” Infeltriti” Gli industriali bocciano l’abbigliamento Benetton

LA CRISI DEL SETTORE ABBIGLIAMENTO DELLA FAMIGLIA BENETTON SEMBRA NON AVERE PIU’ FINE, QUESTA VOLTA LA BOCCIATURA ARRIVA DAI COLLEGHI DI INDUSTRIA ITALIANA CHE IN UN ARTICOLO SUL MAGAZINE ONLINE industriaitaliana.it HANNO PUBBLICATO UN PEZZO AL VETRIOLO CONTRO LA HOLDING TREVIGIANA DAL TITOLO QUANTO MAI ESPLICITO: “I MAGLIONCINI INFELTRITI DEI BENETTON”

L’articolo in questione è in realtà una citazione di alcuni stralci del pamphlet del giornalista Simone Filippetti “Serenissimi Affari – I veneti in Borsa tra splendore e declino” . Il libro in questione racconta la ormai celeberrima epopea dei fratelli Benetton che da orfani del dopoguerra riescono a diventare uno dei più fulgidi esempi dell’imprenditoria di successo made in Italy degli ultimi quattro decenni.

Una storia di successo iniziata con il primo negozio aperto a Belluno nel 1966 che ha attraversato il decennio rampante della Milano da bere di Bettino Craxi, dei colletti bianchi e dei paninari, fino a giungere alla fondazione della holding Edizione, cassaforte della famiglia Benetton, allo sbarco in borsa alla fine degli anni 80 quando il marchio United Colors Of Benetton rappresentava in tutto e per tutto il coloratissimo made in Italy nel settore moda low cost. Anni nei quali lo stile del famosissimo maglioncino Benetton conquistava il mondo, grazie anche all’apporto del fotografo Oliviero Toscani che reinventava il modo di fare pubblicità sempre sospeso tra colpo di genio e provocazione.

Cosa rimane oggi di quel successo che sembrava destinato a non finire mai? Dopo tre decenni, il maglioncino si è infeltrito, almeno a giudicare dai dati sciorinati in questo articolo che ripostiamo e dalle tantissime testimonianze che sempre più spesso riceviamo dai tanti Commercianti “Bistrattati” che seguono le pagine di questo blog.

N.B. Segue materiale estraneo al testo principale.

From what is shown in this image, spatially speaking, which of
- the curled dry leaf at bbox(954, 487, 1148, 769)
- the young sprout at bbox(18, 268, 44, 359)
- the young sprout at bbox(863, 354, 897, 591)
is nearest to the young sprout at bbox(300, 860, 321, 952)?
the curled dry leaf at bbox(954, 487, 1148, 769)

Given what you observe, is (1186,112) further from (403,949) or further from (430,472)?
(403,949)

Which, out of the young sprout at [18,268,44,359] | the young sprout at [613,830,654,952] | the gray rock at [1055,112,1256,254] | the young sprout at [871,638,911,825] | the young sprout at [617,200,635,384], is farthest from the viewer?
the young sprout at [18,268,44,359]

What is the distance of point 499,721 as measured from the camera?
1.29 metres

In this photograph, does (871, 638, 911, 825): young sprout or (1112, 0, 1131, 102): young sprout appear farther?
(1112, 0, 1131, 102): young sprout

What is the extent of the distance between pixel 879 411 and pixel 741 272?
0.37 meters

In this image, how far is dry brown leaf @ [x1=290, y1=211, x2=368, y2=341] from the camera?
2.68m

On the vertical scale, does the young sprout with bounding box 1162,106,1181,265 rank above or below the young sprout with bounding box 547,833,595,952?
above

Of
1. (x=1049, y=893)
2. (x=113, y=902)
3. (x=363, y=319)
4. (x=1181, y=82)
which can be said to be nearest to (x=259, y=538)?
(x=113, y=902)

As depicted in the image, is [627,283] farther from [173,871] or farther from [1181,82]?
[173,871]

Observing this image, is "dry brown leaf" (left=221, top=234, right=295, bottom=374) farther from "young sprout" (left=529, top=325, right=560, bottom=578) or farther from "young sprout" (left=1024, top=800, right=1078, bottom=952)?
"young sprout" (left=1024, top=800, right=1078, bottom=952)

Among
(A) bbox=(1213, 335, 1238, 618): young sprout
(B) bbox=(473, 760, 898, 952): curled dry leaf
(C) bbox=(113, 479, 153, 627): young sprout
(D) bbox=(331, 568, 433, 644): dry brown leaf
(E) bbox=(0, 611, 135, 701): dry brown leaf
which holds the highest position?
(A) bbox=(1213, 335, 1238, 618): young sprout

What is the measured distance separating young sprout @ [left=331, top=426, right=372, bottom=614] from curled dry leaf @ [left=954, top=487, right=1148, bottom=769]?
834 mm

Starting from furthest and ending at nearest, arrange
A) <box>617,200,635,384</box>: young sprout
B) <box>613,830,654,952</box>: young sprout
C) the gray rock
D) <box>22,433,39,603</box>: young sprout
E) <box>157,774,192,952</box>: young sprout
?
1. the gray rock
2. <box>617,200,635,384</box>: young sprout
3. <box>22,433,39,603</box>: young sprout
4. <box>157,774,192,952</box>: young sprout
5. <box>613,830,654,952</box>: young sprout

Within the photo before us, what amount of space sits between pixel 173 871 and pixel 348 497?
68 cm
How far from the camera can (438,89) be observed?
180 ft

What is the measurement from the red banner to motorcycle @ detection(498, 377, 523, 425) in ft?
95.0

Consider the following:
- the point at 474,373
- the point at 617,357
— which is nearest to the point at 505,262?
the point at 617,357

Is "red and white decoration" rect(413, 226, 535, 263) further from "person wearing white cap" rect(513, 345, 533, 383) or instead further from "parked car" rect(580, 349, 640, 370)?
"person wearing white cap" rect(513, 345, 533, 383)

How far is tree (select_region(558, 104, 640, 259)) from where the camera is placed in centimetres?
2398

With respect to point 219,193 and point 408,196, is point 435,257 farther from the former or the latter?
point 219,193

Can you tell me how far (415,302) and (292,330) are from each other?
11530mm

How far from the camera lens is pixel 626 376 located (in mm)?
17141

In questi ultimi trenta anni i quattro fratelli Luciano, Gilberto, Giuliana e Carlo Benetton hanno diversificato i propri interessi dedicandosi ai latifondi del Sud America e soprattutto alla gestione delle Autostrade, ormai in via di revoca o ridimensionamento, fino alla decisione di due anni fa di ritirare  il marchio United Colors of Benetton dalla Borsa di Milano. Una scelta drastica dovuta alla grande sofferenza del marchio ormai superato in fatturato da quasi tutti i concorrenti. Basti pensare che al momento dell’addio da Piazza Affari, il gruppo veneto fatturava due miliardi di euro: l’equivalente degli utili dell concorrente Inditex (Gruppo Zara) che in dieci anni, senza avere alle spalle la grande storia dei Benetton, aveva guadagnato quote di mercato ormai irraggiungibili.

Oggi la storia è nota, soprattutto per i lettori del nostro UCB Blog dell’Unione dei Commercianti Bistrattati, che sulle nostre pagine seguono le vicende dei numerosi gestori di negozi a marchio Benetton in sofferenza che spesso sono costretti a chiudere le proprie attività.

Secondo l’analisi riportata nell’articolo di Industriaitaliana.it , che potete leggere cliccando qui, il problema fondamentale che affligge il settore abbigliamento United Colors of Benetton è la perdita di appeal che il marchio aveva nei confronti dei capi.

Il Made in Italy non tira più? Non esattamente. Il gusto e la sartorialità italiana non sono ancora in discussione, ma il nocciolo della questione è che ormai, nel settore dell’abbigliamento low cost, i prodotti Benetton non sono più competitivi e in un mercato sempre più aperto e aggressivo, dove le idee e l’organizzazione societaria è il fattore più importante. Tutti hanno capito ormai che i margini di guadagno nella fascia medio bassa del mercato della moda si sono assottigliati e sempre più spesso i commercianti concessionari del marchio costretti ad inseguire la politica dei prezzi concorrenziali si trovano fuori gioco.